Reproduce the records from the start through the line containing "Submarine icon solid", inclusive, replacing "plaque" with "sign" and keeping everything else the same. Omit the pictures.

......

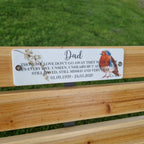 Acrylic Robin bench memorial plaque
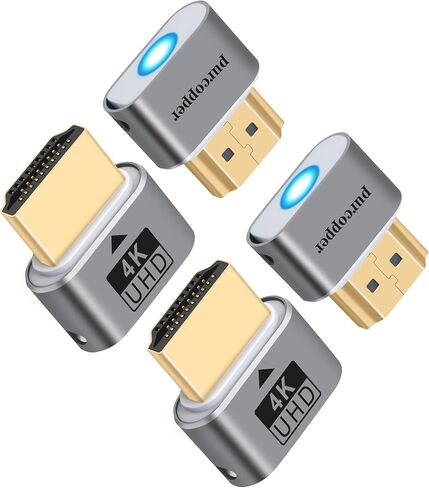 4K HDMI Dummy Plug 4pack ، Virtual Monitor Emulator محول شبح شبح مقطع الرأس ، يدعم محول HDMI مقطوع الرأس 4K@60Hz ، 2K ، 1080 بكسل للكمبيوتر الشخصي ، VR Headets & Cryptocurrency Mining in Kuwait
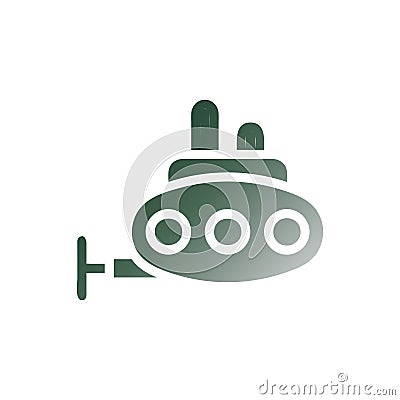 Submarine icon solid gradient green white colour military symbol perfect Vector Illustration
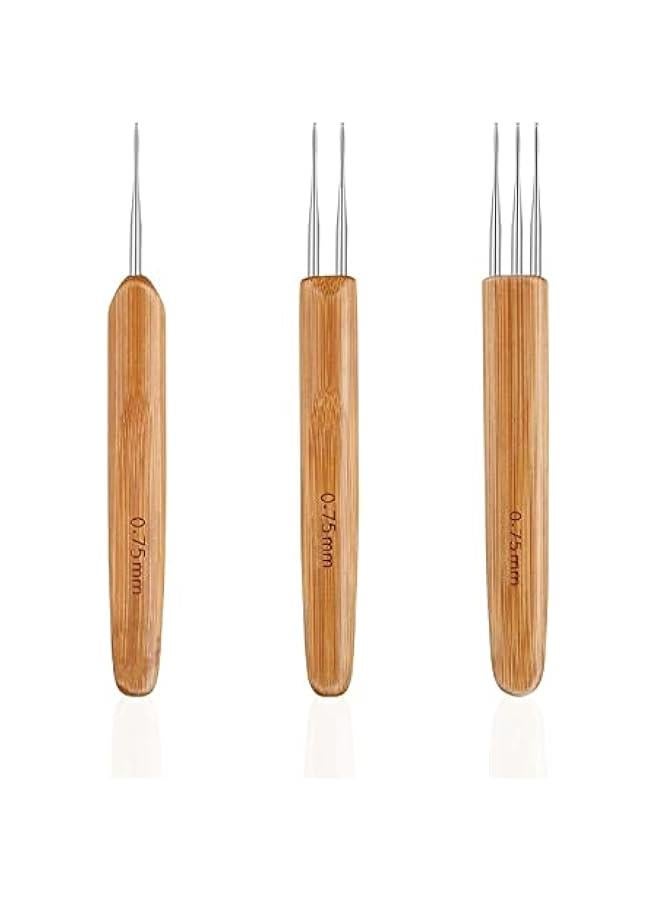 YOUMOO 3 Pieces Dreadlock Hook Tool, 3 Dreadlocks Crochet Hooks, Crochet Hook Needle for Hair Dreadlock Braid Craft 0.75mm 1 Hook, 2 Hooks, 3 Hooks(0.75MM) - Image 1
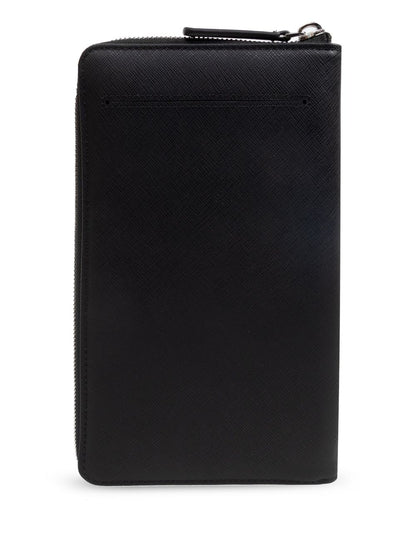 Emporio Armani Saffiano Leather Organizer With Asv Eagle Plaque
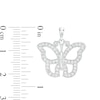 Thumbnail Image 1 of Cubic Zirconia Open Butterfly Charm in Hollow Sterling Silver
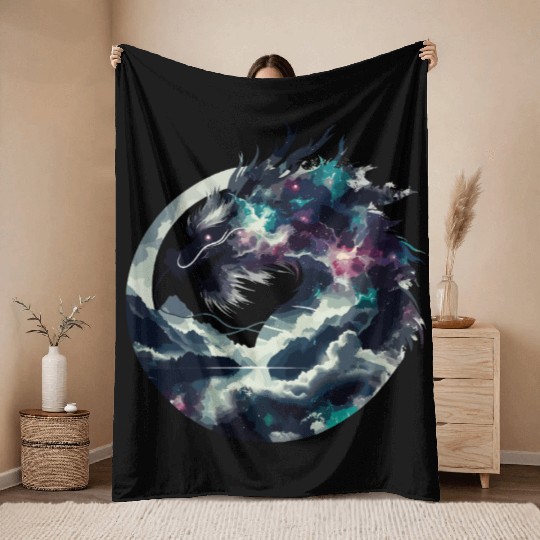 Zen Black Chinese Dragon Throw Blankets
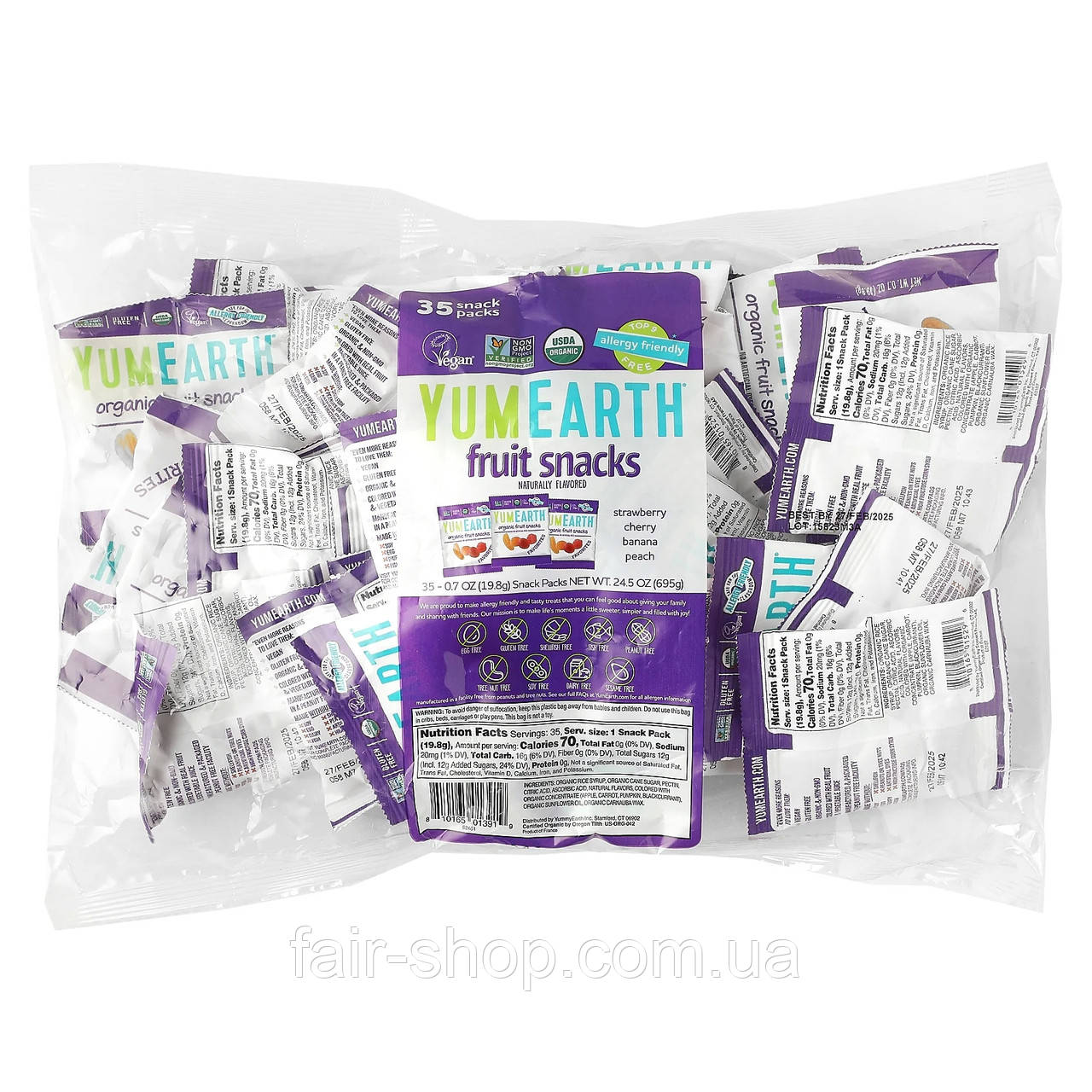 YumEarth, Organic Fruit Snacks, Favorites, 35 Snack Packs, 0.7 oz (19.8 g) Each, оригінал. Доставка з США/ЄС протягом 14 днів, фото 1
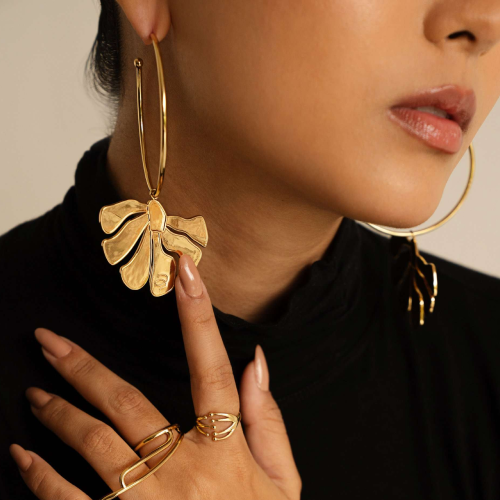 Petal Hoop Earrings
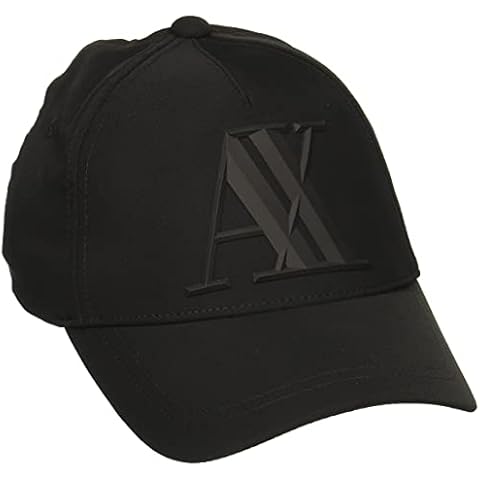 Armani Exchange Men's Rubber Logo Ax Cap Baseball, Black (Nero-Black 00020), One (Size: TU) Cover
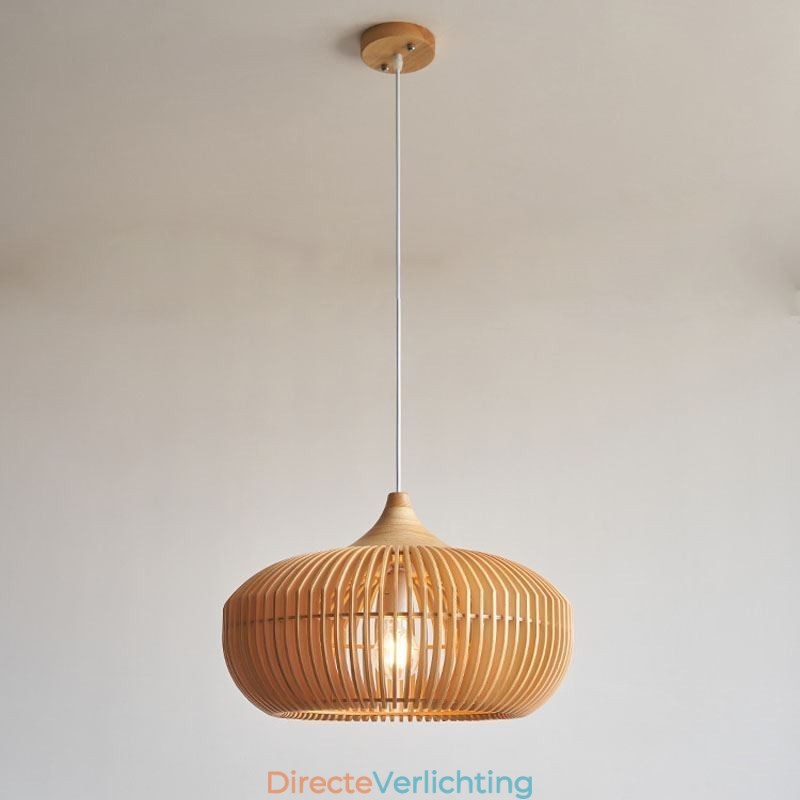 Hanglamp met houten frame, pompoenvorm kroonluchter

......

(WRITTEN ANSWER):
 Acrylic Robin bench memorial sign
 4K HDMI Dummy Plug 4pack ، Virtual Monitor Emulator محول شبح شبح مقطع الرأس ، يدعم محول HDMI مقطوع الرأس 4K@60Hz ، 2K ، 1080 بكسل للكمبيوتر الشخصي ، VR Headets & Cryptocurrency Mining in Kuwait
 Submarine icon solid gradient green white colour military symbol perfect Vector Illustration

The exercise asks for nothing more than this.